Tesla k40 GPU kernel timeout functionality absent.

Hi

I am using a Tesla k40 GPU. I would like to have an ability to kill a GPU kernel without having to kill the process that triggers that kernel.

It seems that the there are only two options to do that.

  1. Kill the process calling it
    2)Introduce a check for execution in the kernel itself.

However, these options are undesirable for us. Are there any other ways that I might have missed, say in hardware or using Cuda API. If not, are there any plans to handle this in the future.

Thanks

cudaDeviceReset() issued from the owning process (i.e. from the owning application) should kill any and all kernels and eliminate any allocations. It’s not required to kill the process, but this obviously requires programmatic control within the process. It doesn’t require any specifics within the kernel code.

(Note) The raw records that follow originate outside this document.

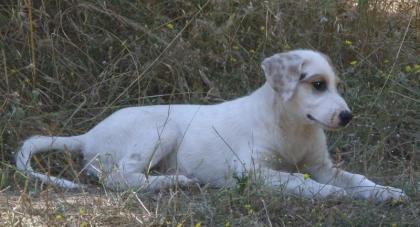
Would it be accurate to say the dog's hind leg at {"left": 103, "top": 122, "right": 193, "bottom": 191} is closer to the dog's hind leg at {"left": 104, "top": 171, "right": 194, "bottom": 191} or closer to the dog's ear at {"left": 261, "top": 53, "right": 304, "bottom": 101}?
the dog's hind leg at {"left": 104, "top": 171, "right": 194, "bottom": 191}

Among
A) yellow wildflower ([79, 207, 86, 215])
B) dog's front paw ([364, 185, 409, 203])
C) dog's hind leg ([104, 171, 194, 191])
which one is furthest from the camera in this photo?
dog's hind leg ([104, 171, 194, 191])

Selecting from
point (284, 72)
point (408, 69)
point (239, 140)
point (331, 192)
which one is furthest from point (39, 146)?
point (408, 69)

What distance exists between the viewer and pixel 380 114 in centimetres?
670

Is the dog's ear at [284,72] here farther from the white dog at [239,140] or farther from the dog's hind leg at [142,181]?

You could also try experimenting with the

nvidia-smi -r

command. Before trying to use it, please read the --help or man nvidia-smi. Other switches are needed with it and there are various other limitations/restrictions, such as requiring root privilege.

Using any of these approaches as a regular GPU management tool is probably not advisable. Killing the GPU activity underlying a process is a rather large crowbar to the process, and it’s doubtful every side effect or corner case can be imagined or tested.

“However, these options are undesirable for us.”

why?